It was July 27, a fairly normal Monday at the parish. I was up early for the radio show followed by a private Mass. Strangely, my nerves were shot, and I had no appetite. By early afternoon I had a fever of 102.5 and felt horrible. A parishioner friend offered to drive me to the nearby urgent care center. Both of us masked up, and we made the short drive.
I could barely fill out the multiple forms required but was seen rather quickly. Given my symptoms I was given the rapid test for COVID-19. A grim-faced nurse practitioner reported the results to me: “You are positive for COVID-19.”
My mind raced as I envisioned all the possible repercussions, and sure enough, all of them would later come to pass. Priests do not live an isolated life — we interact with so many people! Consequently, by midweek nearly 300 people with whom I had been in recent contact were informed that they should self-quarantine for 14 days and be tested themselves. I was more concerned for them than for myself. The rectory and church were then shuttered for nearly two weeks, which was particularly painful given that we had just begun to get up and running after nearly four months of closure.

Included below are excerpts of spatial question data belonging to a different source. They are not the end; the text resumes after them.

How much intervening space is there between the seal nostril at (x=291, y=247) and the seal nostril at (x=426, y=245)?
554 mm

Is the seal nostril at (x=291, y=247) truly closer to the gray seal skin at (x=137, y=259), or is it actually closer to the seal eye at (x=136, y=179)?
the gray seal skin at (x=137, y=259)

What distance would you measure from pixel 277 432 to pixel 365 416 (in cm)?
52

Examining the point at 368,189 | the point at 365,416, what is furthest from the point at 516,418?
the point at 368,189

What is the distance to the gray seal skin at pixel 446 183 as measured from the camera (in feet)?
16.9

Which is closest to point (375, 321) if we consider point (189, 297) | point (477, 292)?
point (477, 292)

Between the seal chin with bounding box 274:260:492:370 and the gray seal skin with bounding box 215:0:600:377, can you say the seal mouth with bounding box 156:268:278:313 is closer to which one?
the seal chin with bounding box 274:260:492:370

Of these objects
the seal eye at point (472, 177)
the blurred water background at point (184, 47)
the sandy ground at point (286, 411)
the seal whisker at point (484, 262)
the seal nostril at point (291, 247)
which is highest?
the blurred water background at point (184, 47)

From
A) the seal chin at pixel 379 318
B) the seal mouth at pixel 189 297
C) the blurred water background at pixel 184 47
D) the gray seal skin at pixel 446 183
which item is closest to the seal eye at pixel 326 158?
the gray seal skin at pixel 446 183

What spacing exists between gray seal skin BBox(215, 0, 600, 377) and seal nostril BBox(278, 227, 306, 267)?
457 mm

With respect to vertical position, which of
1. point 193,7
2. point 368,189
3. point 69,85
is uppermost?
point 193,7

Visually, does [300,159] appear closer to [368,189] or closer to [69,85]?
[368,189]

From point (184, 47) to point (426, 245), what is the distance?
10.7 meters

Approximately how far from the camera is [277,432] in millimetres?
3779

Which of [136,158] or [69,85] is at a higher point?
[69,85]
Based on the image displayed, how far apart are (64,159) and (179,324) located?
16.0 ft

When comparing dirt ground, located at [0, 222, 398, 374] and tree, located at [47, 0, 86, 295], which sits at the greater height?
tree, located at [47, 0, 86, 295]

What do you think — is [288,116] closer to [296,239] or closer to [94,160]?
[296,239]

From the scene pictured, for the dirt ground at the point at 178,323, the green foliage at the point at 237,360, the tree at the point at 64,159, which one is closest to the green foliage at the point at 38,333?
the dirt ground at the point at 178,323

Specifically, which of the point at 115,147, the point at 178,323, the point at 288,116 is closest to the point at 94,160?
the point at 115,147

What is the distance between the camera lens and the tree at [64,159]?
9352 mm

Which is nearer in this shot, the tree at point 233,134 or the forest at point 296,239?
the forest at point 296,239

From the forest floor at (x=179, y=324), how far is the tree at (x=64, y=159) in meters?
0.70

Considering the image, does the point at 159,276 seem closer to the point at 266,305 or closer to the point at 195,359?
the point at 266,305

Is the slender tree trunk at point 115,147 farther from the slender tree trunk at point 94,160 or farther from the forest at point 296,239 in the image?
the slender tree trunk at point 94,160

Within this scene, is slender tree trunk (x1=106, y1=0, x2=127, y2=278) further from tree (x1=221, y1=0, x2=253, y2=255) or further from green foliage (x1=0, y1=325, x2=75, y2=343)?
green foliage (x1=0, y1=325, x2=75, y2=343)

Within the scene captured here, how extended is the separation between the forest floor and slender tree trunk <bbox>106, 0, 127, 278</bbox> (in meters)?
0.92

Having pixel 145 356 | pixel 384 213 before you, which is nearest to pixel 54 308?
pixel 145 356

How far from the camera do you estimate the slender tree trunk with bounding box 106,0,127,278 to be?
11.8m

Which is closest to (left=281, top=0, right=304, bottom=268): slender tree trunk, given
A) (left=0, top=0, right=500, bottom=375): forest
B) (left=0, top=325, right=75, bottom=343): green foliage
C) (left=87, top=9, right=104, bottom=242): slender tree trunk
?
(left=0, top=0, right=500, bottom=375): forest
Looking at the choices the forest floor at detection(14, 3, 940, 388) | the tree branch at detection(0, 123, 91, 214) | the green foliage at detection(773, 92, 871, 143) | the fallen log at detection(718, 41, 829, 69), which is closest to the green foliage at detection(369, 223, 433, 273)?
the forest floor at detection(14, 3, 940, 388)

The urgent care center referred me to the emergency room at Georgetown University Hospital because my blood oxygen level was rather low. My condition stabilized in the emergency room, however, and I was sent home and instructed to self-quarantine. I had been told to get a pulse oximeter to monitor the oxygen level in my blood. So, I dutifully stuck my finger into the device several times each day to gauge my oxygen saturation. I learned that numbers in the mid-90s are good, but I was told that if the oxygen level dropped into the 80s, I was to return to the hospital at once.
At first it seemed that my response to COVID-19 would be similar to a flu. I had a light cough and mild fever and improved steadily over the next several days. Another member of the rectory household, who had tested positive just a day before I did, had only minor symptoms for a few days and then recovered. I expected my trajectory to be similar.

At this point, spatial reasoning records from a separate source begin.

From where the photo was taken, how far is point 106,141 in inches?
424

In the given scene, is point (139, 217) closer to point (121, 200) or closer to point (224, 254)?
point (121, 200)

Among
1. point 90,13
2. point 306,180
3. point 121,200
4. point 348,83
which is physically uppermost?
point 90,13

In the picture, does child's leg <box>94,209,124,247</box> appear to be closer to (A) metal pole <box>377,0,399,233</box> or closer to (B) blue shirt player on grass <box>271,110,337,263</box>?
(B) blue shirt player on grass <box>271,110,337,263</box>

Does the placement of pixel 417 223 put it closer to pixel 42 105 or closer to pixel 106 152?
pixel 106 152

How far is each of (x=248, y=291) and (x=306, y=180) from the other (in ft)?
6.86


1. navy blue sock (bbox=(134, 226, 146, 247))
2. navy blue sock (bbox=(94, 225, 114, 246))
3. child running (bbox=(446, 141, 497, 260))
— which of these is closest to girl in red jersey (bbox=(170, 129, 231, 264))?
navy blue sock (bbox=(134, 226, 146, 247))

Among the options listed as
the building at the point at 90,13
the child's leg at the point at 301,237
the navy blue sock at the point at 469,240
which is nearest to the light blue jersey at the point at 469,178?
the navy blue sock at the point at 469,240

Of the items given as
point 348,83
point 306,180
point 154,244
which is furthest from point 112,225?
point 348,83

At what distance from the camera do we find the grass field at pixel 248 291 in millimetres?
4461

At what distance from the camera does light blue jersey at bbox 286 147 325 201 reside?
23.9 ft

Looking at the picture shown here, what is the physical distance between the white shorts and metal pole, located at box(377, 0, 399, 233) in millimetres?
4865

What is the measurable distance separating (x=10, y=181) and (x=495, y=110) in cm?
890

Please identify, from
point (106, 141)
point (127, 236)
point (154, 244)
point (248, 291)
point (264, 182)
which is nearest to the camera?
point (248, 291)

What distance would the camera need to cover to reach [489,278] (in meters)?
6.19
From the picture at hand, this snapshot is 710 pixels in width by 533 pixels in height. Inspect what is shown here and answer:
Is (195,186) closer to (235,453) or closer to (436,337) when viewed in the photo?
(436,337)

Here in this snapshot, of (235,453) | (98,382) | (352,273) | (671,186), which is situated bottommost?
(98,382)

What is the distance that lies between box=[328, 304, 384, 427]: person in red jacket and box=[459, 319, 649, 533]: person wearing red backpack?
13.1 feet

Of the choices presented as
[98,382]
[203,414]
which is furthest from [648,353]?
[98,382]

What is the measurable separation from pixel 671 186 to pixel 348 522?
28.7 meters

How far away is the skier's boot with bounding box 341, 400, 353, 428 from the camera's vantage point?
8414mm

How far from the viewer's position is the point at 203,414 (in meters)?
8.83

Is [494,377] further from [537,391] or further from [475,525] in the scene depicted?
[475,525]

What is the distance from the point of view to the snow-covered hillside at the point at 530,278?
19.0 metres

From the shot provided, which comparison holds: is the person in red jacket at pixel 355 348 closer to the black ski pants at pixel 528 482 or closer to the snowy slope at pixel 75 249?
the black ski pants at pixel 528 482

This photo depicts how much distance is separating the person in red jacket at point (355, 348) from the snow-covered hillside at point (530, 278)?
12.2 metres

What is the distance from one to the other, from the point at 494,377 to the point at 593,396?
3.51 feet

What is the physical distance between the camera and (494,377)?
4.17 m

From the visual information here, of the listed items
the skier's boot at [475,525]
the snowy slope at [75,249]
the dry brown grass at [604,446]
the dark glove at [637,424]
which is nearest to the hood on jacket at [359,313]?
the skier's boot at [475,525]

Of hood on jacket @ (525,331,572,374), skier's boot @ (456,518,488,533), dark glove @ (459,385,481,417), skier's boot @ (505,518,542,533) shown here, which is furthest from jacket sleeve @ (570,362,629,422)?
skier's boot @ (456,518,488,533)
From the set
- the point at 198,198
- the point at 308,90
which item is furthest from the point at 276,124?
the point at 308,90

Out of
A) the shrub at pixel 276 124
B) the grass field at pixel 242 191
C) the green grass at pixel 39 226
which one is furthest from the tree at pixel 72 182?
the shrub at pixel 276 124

It was not to be. Just as the flu-like symptoms were abating I became short of breath and my oxygen levels dropped into the mid-80s. I was taken immediately back to Georgetown University Hospital and admitted to the Intensive Care Unit, where they gave me 100% high-flow oxygen and various treatments and medications to help fight my respiratory failure. Remdesivir, an antiviral, and a number of steroids were used. Thanks be to God, I began to improve. I spent 11 days in the ICU, however, and once I was weaned off the oxygen and my lungs were clear I was sent home with orders to rest. I was indeed quite feeble after 11 days spent in bed or in a hospital chair. Slowly I have recovered my strength. COVID had finally left the building!
I cannot deny that it was an ordeal, and it did not help that the Washington Post published a piece about me that was filled with distortions and lies. Despite the claims they printed, I have never told people not to wear masks or not to socially distance, nor have I suggested that anyone violate civil laws or norms. In addition, I certainly never said that those who have not returned to Mass by now are lukewarm Catholics. There are many people who should not be attending Mass just yet due to vulnerabilities.

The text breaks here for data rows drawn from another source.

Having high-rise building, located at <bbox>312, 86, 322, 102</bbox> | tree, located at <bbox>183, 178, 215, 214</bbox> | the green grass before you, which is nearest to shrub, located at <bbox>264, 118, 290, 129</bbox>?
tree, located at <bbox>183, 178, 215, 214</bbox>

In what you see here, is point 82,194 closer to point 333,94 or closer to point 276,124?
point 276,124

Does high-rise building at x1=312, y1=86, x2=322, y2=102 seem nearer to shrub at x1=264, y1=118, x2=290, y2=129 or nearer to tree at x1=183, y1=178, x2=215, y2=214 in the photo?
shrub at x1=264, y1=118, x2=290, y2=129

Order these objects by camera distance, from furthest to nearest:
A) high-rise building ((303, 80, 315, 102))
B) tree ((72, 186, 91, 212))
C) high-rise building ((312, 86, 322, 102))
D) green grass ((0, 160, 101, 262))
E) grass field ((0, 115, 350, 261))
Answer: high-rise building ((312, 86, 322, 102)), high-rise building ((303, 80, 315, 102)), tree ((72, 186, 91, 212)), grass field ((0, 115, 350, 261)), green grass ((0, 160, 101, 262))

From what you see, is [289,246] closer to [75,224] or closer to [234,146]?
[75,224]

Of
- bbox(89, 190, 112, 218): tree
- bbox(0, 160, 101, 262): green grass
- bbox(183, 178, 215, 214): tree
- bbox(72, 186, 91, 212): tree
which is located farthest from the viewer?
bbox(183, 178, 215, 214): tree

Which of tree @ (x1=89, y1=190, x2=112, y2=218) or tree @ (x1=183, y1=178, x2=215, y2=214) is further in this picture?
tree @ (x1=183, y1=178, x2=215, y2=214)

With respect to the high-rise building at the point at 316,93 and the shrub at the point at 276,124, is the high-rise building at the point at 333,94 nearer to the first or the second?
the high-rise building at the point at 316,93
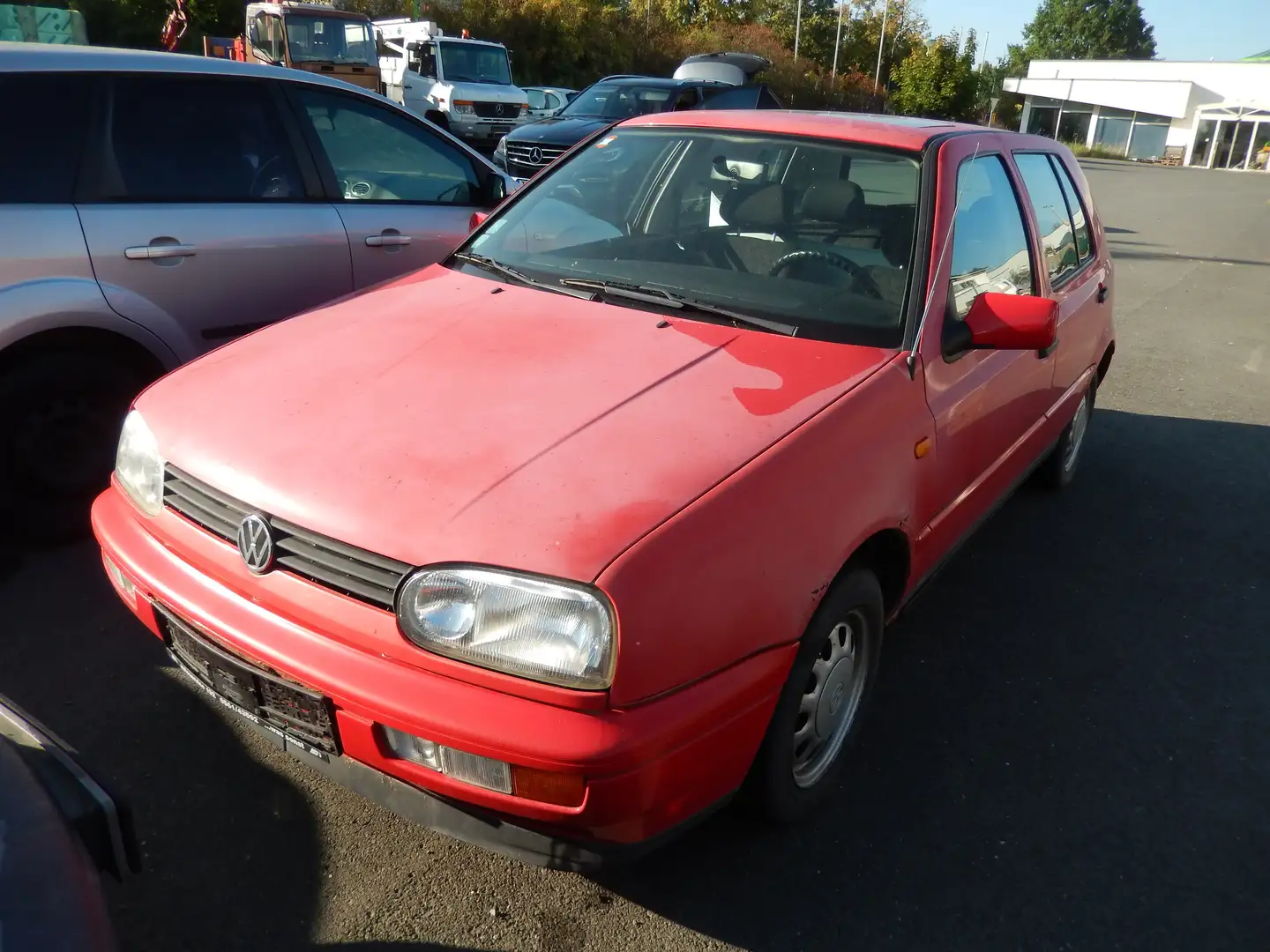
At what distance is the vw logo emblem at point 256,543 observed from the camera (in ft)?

Thanks be to God for my staff, who protected me from the hate mail that arrived, electronically and via “snail mail.” They told me that the mail was more awful than they could ever have imagined. Thanks be to God, too, for all of God’s faithful who did not believe the things written about me in the article and repeated on local television news stations. I am sincerely grateful to prominent journalists Claire Chretien and Chris Bedford, each of whom wrote an article to set the record straight.